- _Work task_
Starting at the top of the records below, write out each line exactly as it stands, stopping after the line with "在今天教育改革蓬勃发展的时代"; exclude the pictures.

- _Data records_
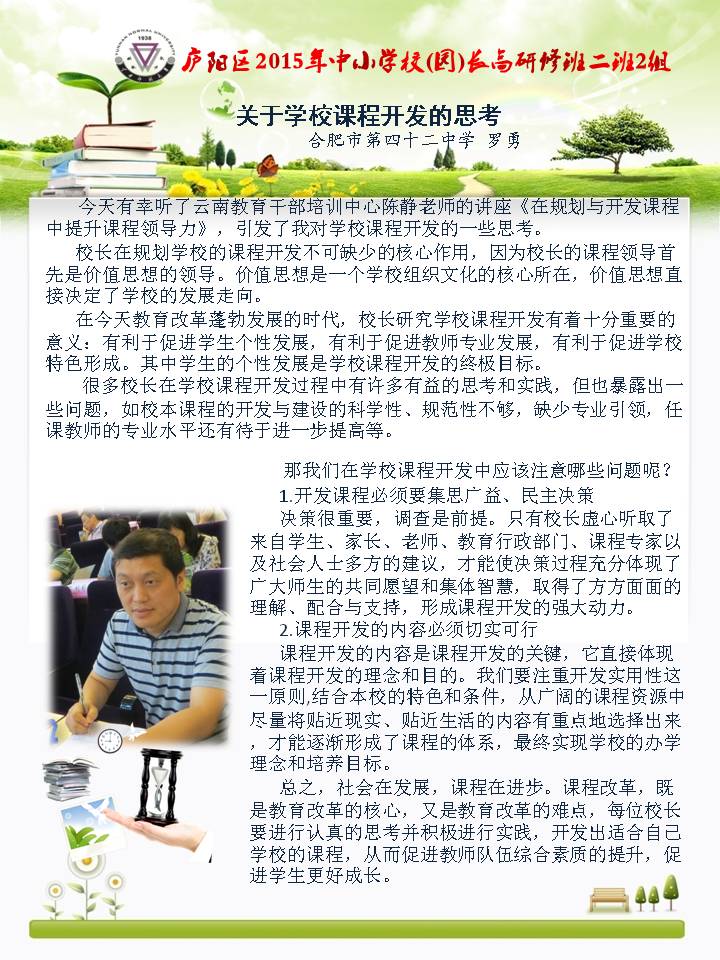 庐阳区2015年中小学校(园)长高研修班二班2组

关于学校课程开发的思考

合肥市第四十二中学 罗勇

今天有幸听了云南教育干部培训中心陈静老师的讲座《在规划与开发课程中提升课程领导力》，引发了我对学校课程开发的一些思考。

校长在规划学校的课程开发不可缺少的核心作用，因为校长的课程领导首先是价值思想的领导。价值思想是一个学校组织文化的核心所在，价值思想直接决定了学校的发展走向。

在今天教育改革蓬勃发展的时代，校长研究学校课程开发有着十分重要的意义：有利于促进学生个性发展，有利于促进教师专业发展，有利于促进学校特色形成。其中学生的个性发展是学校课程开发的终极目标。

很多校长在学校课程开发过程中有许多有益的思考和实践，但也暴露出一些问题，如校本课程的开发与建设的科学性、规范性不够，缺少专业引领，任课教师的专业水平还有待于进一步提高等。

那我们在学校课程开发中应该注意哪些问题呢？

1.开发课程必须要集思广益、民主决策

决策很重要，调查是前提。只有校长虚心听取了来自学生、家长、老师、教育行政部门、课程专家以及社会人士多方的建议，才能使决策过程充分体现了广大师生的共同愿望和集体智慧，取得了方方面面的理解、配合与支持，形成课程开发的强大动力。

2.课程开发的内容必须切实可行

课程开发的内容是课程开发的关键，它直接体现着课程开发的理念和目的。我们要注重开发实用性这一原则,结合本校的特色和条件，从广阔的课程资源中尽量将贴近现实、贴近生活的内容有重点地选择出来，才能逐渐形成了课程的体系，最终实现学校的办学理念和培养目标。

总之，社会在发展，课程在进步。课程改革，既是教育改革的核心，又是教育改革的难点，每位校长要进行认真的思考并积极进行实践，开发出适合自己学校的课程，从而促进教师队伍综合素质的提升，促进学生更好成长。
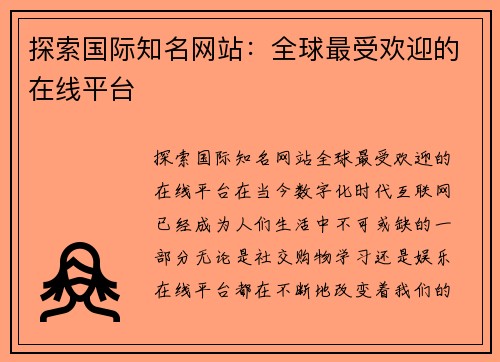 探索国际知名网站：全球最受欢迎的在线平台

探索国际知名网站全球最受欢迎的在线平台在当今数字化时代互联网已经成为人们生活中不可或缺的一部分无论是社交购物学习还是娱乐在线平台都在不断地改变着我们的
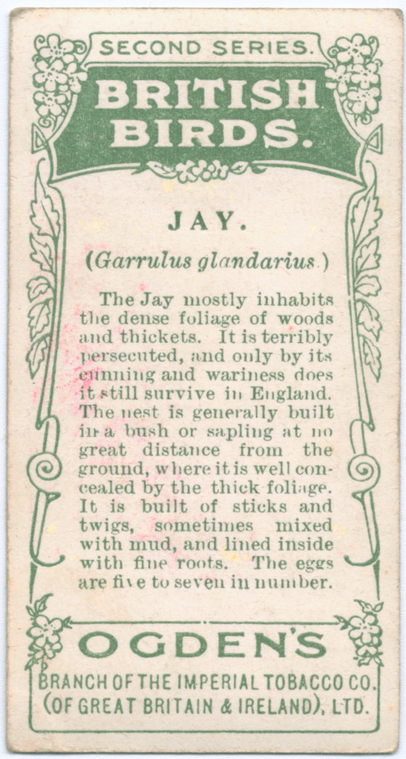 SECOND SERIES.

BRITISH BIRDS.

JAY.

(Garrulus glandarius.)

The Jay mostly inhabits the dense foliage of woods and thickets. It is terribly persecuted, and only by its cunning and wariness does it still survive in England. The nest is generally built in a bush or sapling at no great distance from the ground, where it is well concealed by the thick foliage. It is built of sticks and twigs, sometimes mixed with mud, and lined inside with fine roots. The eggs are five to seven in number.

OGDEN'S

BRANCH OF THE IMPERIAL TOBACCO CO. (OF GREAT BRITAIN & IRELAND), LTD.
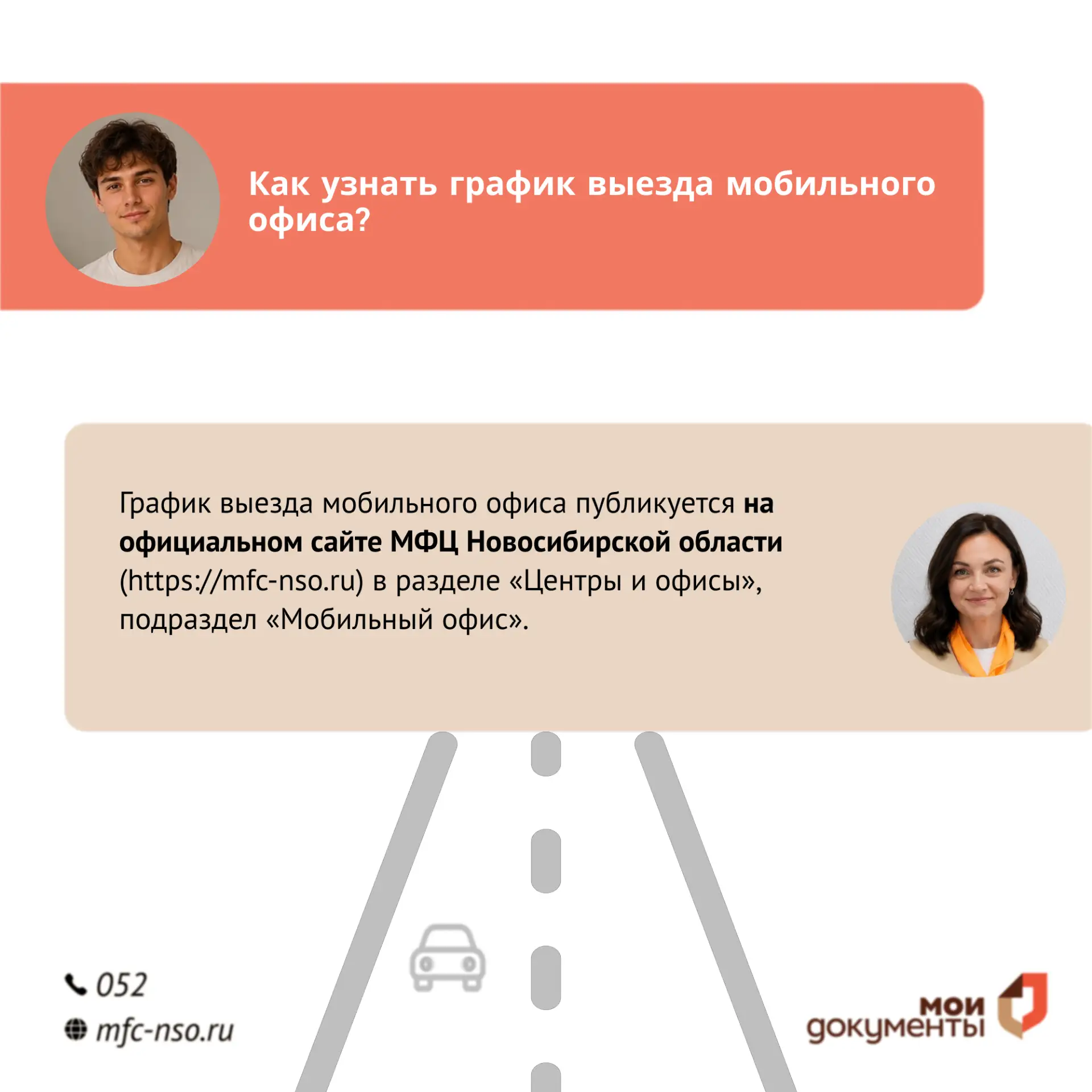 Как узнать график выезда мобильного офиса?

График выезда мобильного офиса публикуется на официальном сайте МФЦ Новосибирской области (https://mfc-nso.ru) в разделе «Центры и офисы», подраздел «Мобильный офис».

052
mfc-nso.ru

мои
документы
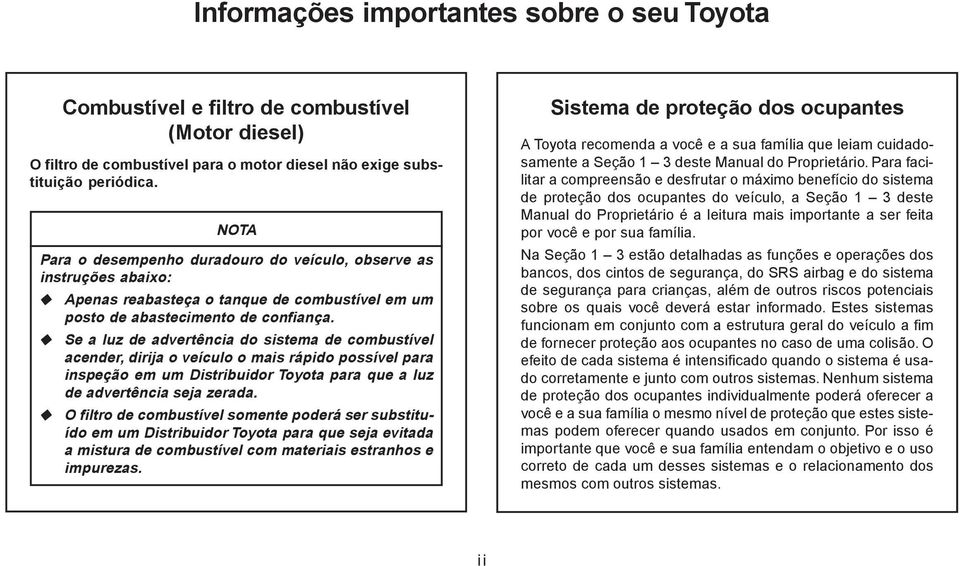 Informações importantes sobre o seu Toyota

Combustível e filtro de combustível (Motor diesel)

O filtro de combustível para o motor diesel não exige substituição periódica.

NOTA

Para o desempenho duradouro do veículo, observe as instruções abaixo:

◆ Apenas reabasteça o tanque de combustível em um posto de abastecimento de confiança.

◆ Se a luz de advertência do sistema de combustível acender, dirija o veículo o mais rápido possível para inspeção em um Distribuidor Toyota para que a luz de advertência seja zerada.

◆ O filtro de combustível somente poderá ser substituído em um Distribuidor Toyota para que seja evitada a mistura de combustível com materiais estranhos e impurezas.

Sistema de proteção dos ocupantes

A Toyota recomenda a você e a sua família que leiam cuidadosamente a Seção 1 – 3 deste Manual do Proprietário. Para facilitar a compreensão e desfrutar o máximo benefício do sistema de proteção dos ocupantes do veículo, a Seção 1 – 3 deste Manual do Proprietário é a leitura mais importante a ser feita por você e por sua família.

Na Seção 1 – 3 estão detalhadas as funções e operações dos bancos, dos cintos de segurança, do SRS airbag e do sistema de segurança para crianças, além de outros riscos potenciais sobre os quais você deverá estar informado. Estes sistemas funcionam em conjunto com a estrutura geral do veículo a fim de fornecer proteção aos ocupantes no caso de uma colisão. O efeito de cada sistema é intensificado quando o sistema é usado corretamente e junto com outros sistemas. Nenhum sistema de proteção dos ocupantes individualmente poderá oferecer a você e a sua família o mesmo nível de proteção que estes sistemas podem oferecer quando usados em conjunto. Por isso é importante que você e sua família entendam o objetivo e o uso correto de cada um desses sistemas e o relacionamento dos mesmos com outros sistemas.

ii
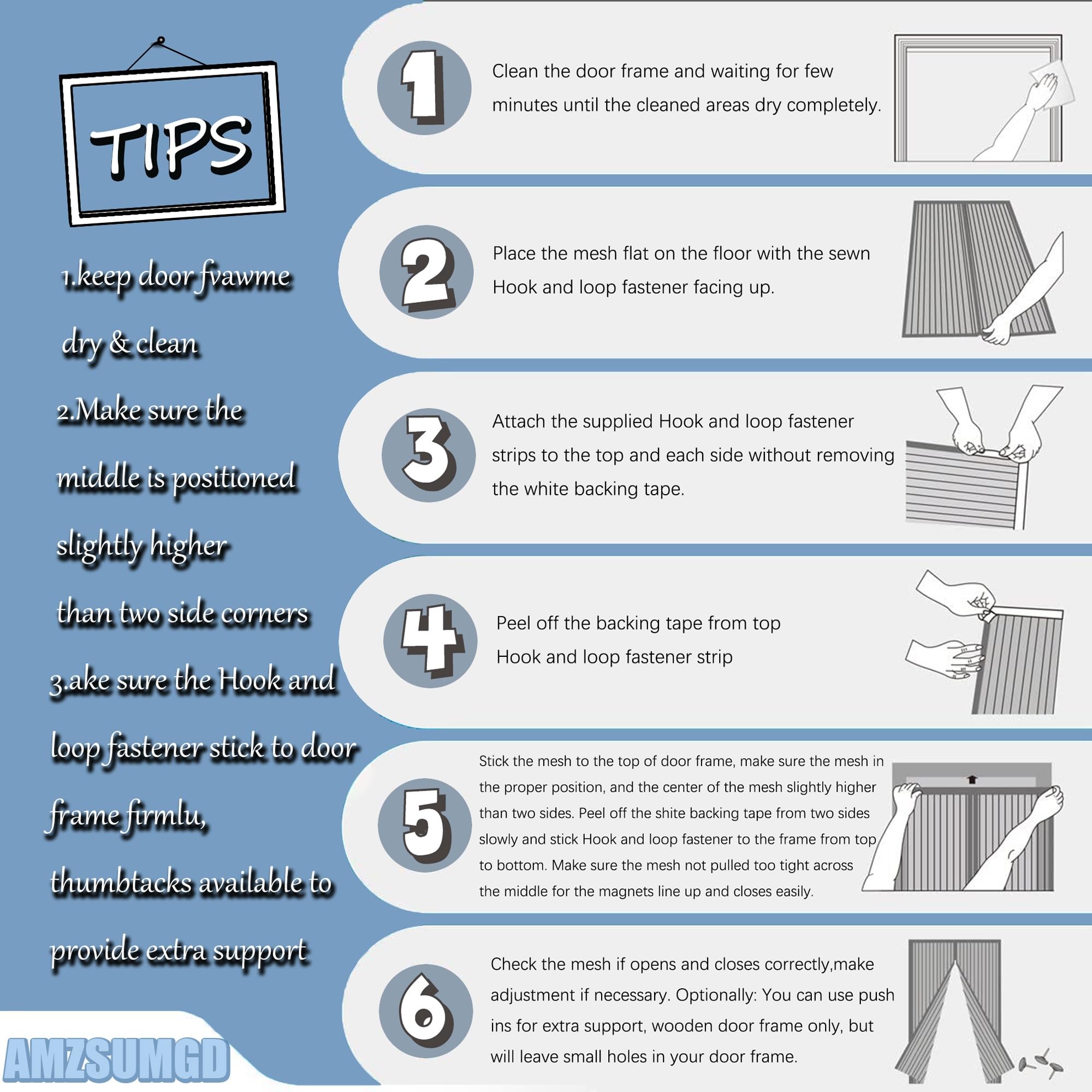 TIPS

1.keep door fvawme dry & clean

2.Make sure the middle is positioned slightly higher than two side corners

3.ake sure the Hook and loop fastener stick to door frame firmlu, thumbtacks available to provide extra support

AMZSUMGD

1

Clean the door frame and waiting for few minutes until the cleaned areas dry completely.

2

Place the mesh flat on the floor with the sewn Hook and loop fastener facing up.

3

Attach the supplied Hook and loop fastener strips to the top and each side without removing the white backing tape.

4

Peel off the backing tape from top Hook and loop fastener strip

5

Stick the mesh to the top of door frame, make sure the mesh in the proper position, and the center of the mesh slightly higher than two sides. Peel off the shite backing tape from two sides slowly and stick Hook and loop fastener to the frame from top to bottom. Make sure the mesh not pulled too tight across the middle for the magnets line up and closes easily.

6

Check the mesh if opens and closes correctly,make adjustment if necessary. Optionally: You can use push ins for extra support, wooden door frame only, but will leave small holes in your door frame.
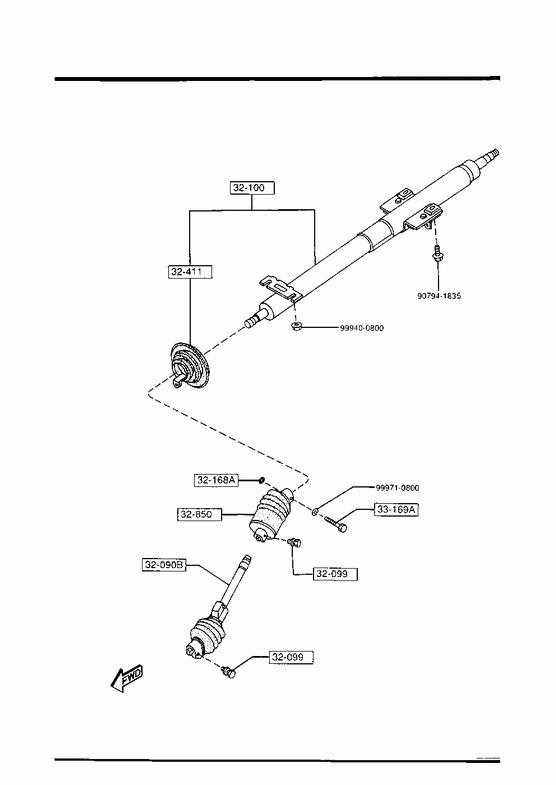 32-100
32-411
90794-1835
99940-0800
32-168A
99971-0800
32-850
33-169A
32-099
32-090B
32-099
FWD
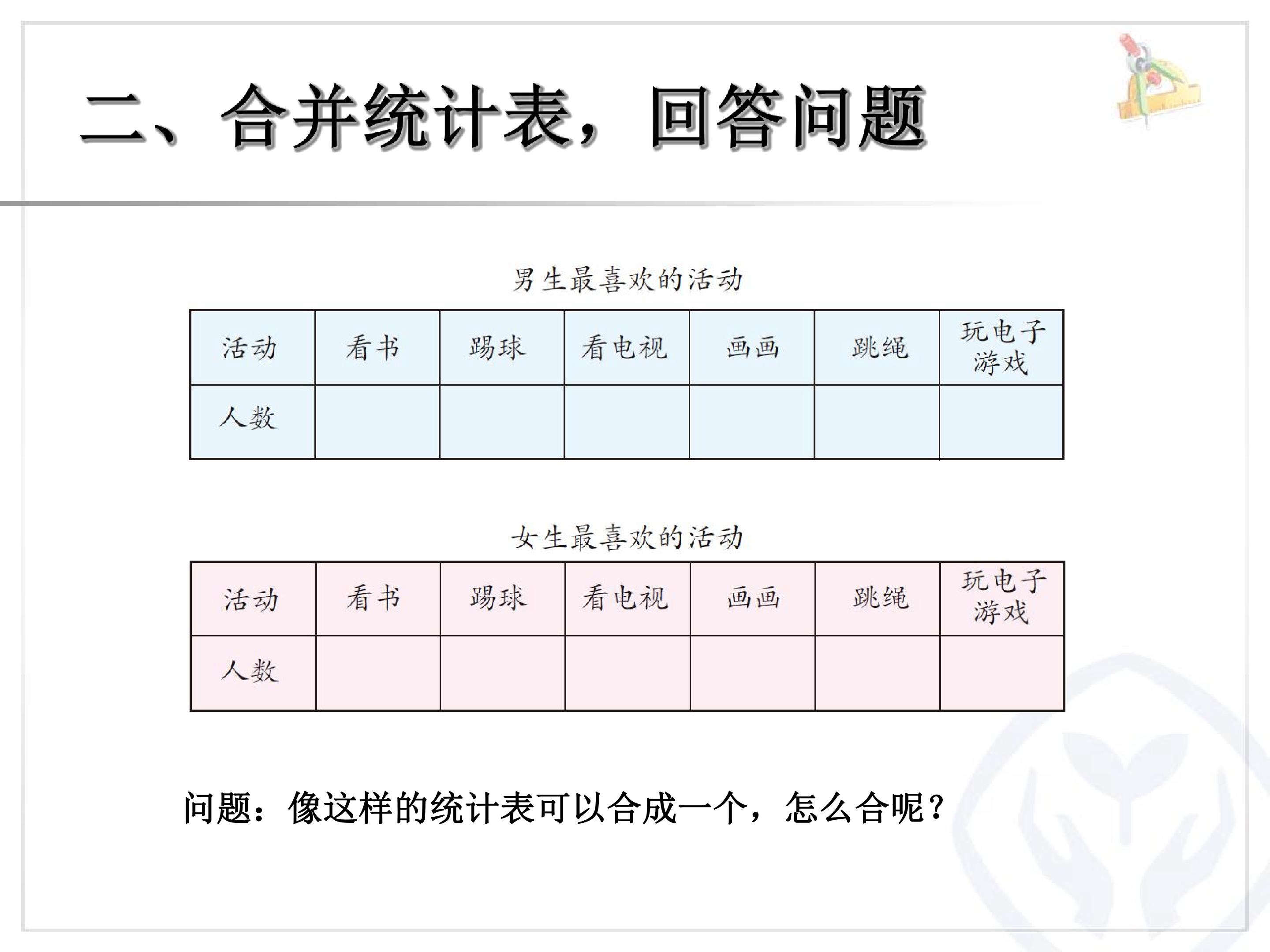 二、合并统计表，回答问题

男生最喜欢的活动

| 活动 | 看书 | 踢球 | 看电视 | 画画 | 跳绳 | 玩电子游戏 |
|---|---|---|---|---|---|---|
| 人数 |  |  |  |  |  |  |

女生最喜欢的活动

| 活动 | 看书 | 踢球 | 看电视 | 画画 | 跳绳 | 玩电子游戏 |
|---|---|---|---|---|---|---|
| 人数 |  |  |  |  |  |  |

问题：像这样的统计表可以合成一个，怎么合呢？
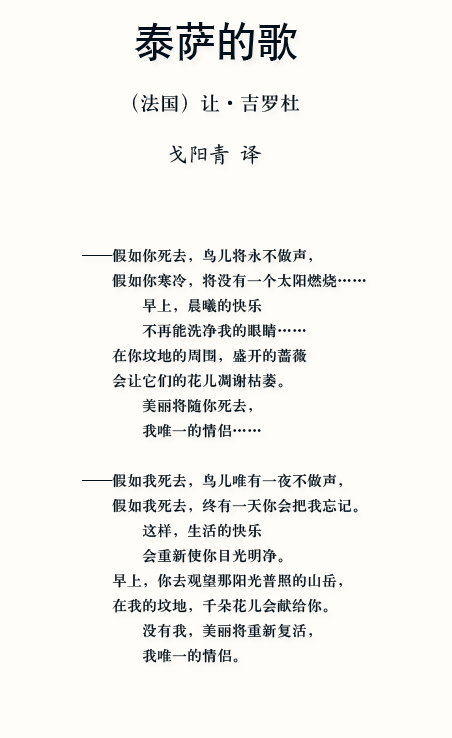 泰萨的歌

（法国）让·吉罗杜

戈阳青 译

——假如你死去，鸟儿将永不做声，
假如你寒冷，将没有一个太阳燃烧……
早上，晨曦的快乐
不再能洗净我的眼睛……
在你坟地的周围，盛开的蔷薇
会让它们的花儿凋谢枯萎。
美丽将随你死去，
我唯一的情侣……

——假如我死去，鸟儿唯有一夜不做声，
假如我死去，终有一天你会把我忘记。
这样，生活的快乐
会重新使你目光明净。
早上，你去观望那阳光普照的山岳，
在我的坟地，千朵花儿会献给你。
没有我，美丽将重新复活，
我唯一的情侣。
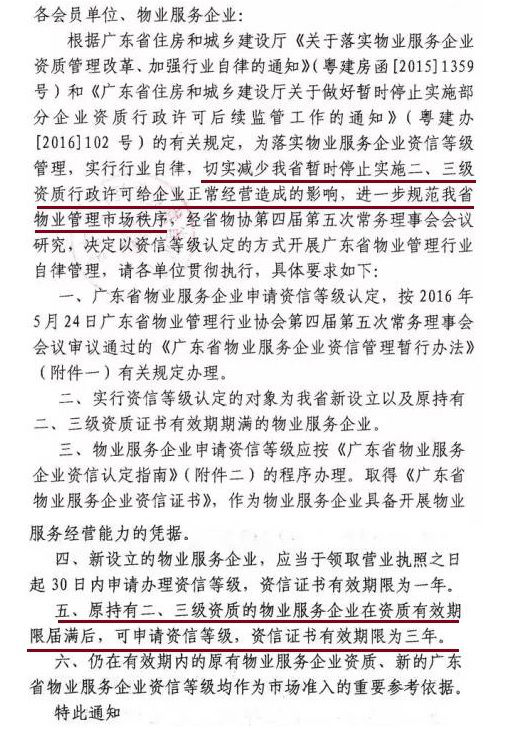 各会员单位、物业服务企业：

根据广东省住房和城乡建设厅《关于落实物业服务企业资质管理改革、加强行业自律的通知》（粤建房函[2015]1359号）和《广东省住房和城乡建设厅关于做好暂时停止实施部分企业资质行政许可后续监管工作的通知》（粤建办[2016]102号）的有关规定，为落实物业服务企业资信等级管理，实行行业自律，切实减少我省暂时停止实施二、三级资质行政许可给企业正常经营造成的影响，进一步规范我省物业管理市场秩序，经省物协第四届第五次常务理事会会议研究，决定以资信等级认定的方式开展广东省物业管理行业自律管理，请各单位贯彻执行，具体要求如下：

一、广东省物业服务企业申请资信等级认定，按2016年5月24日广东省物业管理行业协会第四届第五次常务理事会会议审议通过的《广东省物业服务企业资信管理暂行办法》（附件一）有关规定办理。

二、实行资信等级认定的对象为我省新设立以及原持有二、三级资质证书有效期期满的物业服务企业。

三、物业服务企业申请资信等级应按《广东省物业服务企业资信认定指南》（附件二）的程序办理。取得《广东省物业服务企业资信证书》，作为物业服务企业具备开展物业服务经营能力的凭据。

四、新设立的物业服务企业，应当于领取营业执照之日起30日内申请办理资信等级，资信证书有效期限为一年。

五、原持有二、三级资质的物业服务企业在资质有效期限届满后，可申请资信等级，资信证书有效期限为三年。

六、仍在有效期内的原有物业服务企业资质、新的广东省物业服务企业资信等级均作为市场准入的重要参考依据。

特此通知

- _Answer to this problem_
 庐阳区2015年中小学校(园)长高研修班二班2组

关于学校课程开发的思考

合肥市第四十二中学 罗勇

今天有幸听了云南教育干部培训中心陈静老师的讲座《在规划与开发课程中提升课程领导力》，引发了我对学校课程开发的一些思考。

校长在规划学校的课程开发不可缺少的核心作用，因为校长的课程领导首先是价值思想的领导。价值思想是一个学校组织文化的核心所在，价值思想直接决定了学校的发展走向。

在今天教育改革蓬勃发展的时代，校长研究学校课程开发有着十分重要的意义：有利于促进学生个性发展，有利于促进教师专业发展，有利于促进学校特色形成。其中学生的个性发展是学校课程开发的终极目标。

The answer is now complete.